Leucémie aiguë myéloïde : découverte d’une nouvelle cible thérapeutique potentielle
La leucémie aiguë myéloïde (LAM), un cancer du sang et de la moelle osseuse, touche principalement les personnes de plus de 60 ans. Malgré l’amélioration des traitements, le taux de mortalité reste élevé et le risque de récidive est significatif. Des chercheurs de l’Inserm, de l’Université de Lille, du CHU de Lille et du CNRS ont identifié une protéine, CD81, qui joue un rôle crucial dans l’agressivité de la maladie et sa récidive. Les résultats de cette étude, publiés dans Signal Transduction and Targeted Therapy, ouvrent la voie à un ciblage thérapeutique de cette protéine.
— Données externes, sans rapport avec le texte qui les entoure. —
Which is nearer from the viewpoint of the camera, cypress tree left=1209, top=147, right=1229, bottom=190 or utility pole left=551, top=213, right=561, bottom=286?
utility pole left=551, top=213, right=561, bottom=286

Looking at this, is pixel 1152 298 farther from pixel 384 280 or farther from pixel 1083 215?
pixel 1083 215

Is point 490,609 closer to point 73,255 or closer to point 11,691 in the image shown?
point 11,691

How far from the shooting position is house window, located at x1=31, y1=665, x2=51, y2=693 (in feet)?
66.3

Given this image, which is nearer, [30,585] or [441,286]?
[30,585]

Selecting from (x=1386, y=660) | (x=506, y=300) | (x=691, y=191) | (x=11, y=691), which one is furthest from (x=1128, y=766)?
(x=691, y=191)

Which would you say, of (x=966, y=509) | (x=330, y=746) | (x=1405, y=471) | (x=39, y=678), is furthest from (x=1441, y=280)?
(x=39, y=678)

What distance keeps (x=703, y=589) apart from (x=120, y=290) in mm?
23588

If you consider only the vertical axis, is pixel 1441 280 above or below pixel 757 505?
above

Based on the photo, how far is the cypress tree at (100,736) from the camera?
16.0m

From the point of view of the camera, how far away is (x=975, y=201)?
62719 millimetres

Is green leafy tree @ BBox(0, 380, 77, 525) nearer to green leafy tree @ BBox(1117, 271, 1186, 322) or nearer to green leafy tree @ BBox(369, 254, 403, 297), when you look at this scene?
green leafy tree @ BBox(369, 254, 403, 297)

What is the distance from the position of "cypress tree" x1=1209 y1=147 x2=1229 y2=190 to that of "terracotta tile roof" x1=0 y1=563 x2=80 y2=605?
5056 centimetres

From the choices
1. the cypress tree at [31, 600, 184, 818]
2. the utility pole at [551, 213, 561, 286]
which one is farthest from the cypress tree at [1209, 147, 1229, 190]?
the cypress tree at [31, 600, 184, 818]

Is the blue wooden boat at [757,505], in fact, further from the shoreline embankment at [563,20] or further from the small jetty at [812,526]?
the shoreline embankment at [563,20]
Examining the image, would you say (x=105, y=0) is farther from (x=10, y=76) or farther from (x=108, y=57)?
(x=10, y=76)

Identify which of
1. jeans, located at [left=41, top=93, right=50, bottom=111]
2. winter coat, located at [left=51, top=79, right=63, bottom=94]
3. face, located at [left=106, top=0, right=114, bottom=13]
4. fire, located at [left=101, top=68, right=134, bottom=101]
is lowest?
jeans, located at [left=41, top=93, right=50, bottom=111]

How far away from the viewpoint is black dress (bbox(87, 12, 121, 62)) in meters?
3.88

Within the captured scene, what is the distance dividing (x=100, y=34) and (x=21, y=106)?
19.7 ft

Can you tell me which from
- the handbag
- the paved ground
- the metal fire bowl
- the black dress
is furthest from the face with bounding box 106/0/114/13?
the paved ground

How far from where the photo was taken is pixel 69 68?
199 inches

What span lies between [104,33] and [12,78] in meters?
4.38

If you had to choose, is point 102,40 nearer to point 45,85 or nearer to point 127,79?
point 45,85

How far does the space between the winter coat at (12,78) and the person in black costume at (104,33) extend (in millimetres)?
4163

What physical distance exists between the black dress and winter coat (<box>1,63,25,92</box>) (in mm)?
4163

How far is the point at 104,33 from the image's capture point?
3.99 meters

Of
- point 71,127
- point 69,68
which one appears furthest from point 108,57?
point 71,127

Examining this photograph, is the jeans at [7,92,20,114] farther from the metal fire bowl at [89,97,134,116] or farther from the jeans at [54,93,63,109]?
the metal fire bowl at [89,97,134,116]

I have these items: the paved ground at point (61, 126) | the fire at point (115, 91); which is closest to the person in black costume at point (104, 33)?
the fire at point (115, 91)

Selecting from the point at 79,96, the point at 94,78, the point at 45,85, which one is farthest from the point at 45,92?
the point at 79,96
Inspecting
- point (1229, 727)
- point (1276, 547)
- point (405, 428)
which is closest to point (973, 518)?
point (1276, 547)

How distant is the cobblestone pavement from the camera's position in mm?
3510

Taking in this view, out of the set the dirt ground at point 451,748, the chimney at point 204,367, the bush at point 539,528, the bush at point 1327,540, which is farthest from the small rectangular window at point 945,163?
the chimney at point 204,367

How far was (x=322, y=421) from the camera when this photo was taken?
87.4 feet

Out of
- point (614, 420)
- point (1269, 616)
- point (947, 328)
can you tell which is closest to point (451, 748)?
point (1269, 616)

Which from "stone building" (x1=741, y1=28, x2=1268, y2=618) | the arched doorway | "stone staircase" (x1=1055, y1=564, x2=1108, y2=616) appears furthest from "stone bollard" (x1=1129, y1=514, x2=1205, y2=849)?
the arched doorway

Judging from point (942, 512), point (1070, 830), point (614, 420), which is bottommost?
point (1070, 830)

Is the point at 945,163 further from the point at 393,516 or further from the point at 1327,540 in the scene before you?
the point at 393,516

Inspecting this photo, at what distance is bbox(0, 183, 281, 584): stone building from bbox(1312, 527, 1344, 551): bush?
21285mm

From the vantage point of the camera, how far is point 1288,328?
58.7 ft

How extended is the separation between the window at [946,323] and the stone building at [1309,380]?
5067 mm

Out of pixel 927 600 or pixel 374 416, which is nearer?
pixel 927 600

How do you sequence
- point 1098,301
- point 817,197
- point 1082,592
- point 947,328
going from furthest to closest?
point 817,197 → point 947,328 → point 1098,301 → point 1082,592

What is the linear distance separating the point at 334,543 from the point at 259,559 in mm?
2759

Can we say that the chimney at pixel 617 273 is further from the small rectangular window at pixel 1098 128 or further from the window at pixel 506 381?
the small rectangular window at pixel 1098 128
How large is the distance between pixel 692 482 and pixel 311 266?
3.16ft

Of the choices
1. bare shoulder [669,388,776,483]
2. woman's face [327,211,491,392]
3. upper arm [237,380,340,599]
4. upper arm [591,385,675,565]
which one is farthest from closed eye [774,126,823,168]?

La LAM est la forme de leucémie aiguë la plus fréquente chez l’adulte, caractérisée par une production excessive de blastes, ou cellules leucémiques, qui interfèrent avec la production normale des cellules sanguines. Les rechutes sont souvent dues à la persistance de cellules souches leucémiques, qui échappent aux traitements conventionnels. Ces cellules, avec un faible taux de division, peuvent relancer la maladie après le traitement.
La protéine CD81, retrouvée en quantité accrue à la surface des cellules leucémiques, est impliquée dans la communication entre les protéines de la membrane cellulaire. Des études antérieures ont montré que le ciblage de CD81 via des anticorps pourrait offrir des résultats prometteurs dans d’autres cancers.
Dans cette nouvelle étude, les chercheurs ont analysé des échantillons de 252 patients atteints de LAM et de 38 en phase de rechute. Ils ont constaté qu’une surexpression de CD81 est associée à une mauvaise réponse au traitement et qu’elle augmente entre le diagnostic et la rechute. Cela en fait un marqueur potentiel pour cibler les cellules souches leucémiques.
Les expériences en laboratoire ont montré que l’augmentation de CD81 rend les blastes plus résistants à la chimiothérapie. Dans des modèles murins, une surexpression de CD81 a été liée à une charge leucémique plus élevée et à une infiltration accrue dans les tissus environnants.
L’étude a également mis en évidence qu’une proportion plus élevée de cellules souches leucémiques exprimant CD81 est corrélée à un risque accru de rechute et à une survie globale réduite. Meyling Cheok, directrice de recherche à l’Inserm, a souligné que cibler CD81 pourrait représenter une stratégie thérapeutique efficace.
Les chercheurs ont testé un anticorps anti-CD81, qui n’a montré aucune toxicité sur des cellules saines. Dans des modèles murins, cet anticorps, associé à la chimiothérapie, a permis de réduire de manière significative la charge tumorale, retardant ainsi la rechute et prolongeant la survie.
Ces découvertes suggèrent que CD81 pourrait être une cible thérapeutique prometteuse pour traiter les cellules souches leucémiques, en complément des traitements existants.